Two years from now, Jake Arrieta, Jason Hammel and John Lackey might be pitching elsewhere or, in Lackey’s case, retired. Who takes the mound for the Cubs while their position players are entering their primes is undoubtedly a question the front office has been pondering for a while.
After several years of searching for a young, controllable starter, they might have found their man in lefty Mike Montgomery, 27, who isn’t arbitration-eligible until 2019.
“I thought he was outstanding,” manager Joe Maddon said after Montgomery threw 4 1/3 innings against the Colorado Rockies on Saturday in a spot start, which the Cubs won 9-2. “In the larger picture, we think he can be very, very helpful to us.”
That larger picture could be as soon as next season, as Hammel has a team option for 2017 for $10 million. In the present, Montgomery was simply pleased to help after he was acquired from Seattle for prospect Dan Vogelbach. His first couple outings out of the bullpen were rough, but he had everything working Saturday, and he became just the second pitcher to throw at least four no-hit innings in Colorado this season.

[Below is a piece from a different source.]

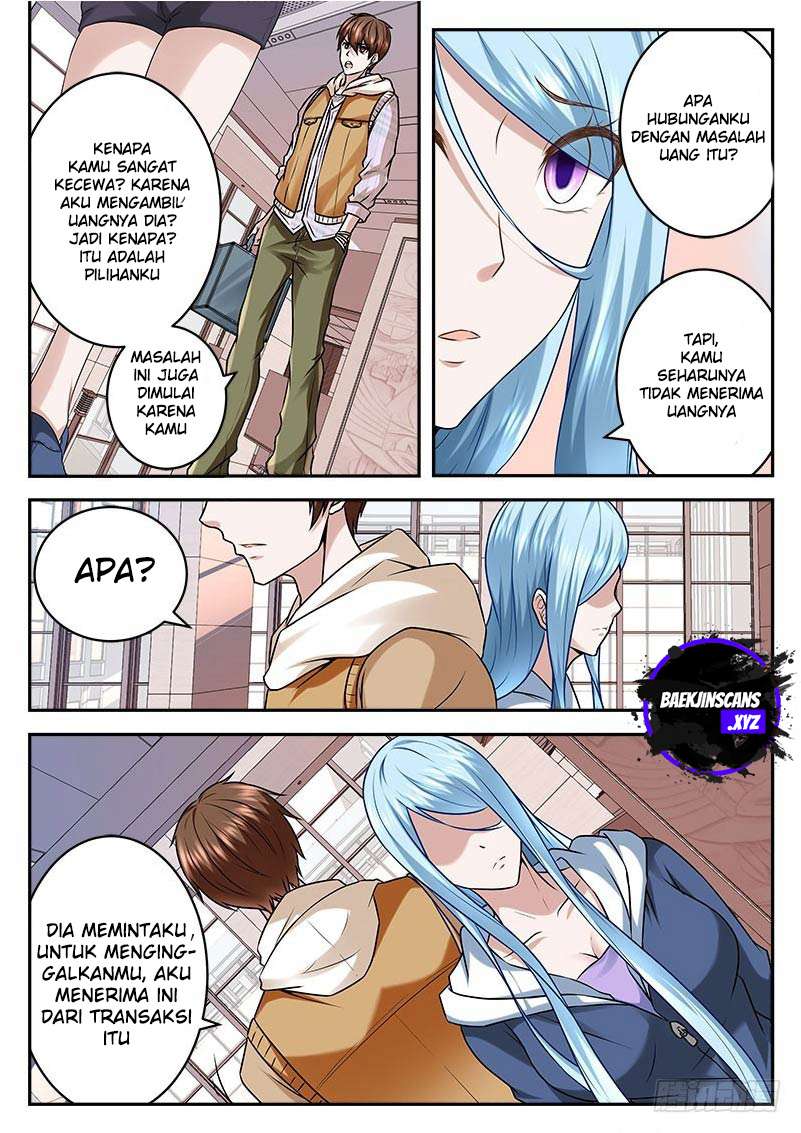 Metropolitan System Chapter 17 - halaman 4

“It’s an easy delivery, an easy everything,” Maddon said. “He’s pitching with confidence. I see him settling [in].”
Even though it was his first start since July 17, Montgomery wasn’t thrilled about being pulled after he gave up his first hit of the night, a home run to Nick Hundley with one out in the fifth. He was just two outs from qualifying for the win when Maddon yanked him.
“I was a little pissed, but I understand the situation and the pitch count,” Montgomery said after throwing 60 pitches. “I figured it was going to be my last inning. I wanted to stay in there and get two more outs, but that’s how it goes.”

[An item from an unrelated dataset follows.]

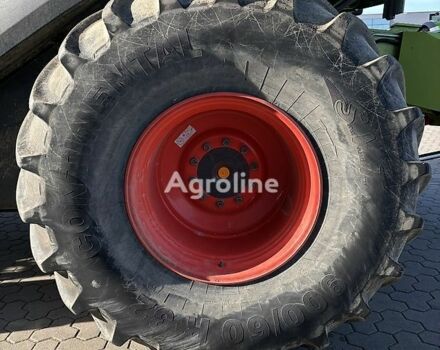 Клаас Другая, объемом двигателя 0 л и пробегом 0 тыс. км за 195385 $, фото 3 на Automoto.ua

His battery mate, Miguel Montero, was thrilled that Montgomery and reliever Trevor Cahill were the only two pitchers the Cubs needed in Saturday’s win. He was extremely impressed with the Cubs newcomer.

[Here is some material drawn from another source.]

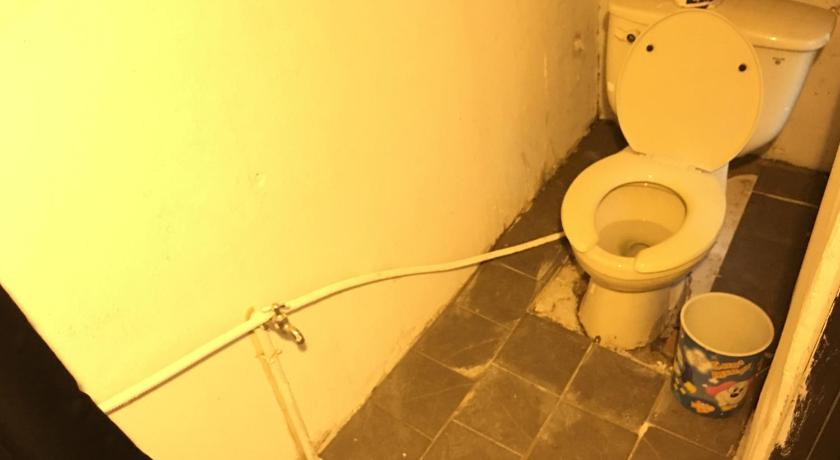 Image of Double Room with Private Bathroom 17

“The fastball command was good,” Montero said. “Some good life. The changeup was outstanding. The curveball was pretty nasty.”
Montgomery struck out five while walking two and giving up just that one hit, and Montero had a season-high three hits. The combination helped the Cubs to their 16th win in their past 19 games.
“It felt good to get the hits,” Montero said. “I felt even better saving our bullpen.”
Bryant made it a lot easier for Montgomery to pitch, as his four RBIs — three on his 31st home run of the season — opened the game up. But Montgomery looked good even before the Cubs grabbed the lead, which created hope that the worldwide search for young pitching that the front office has undertaken might have led to a find. The left-hander is no one-start wonder for the Cubs; he’ll get another chance Friday in Los Angeles, and his pitch count will rise.
“They’ve mentioned that, and I’ve said that’s what I want to do,” Montgomery said of starting long-term.
His manager added: “He can be really good. Not just pedestrian but very good.”
Montgomery proved as much Saturday, and he helped reduce the Cubs’ magic number to clinch the division to 28.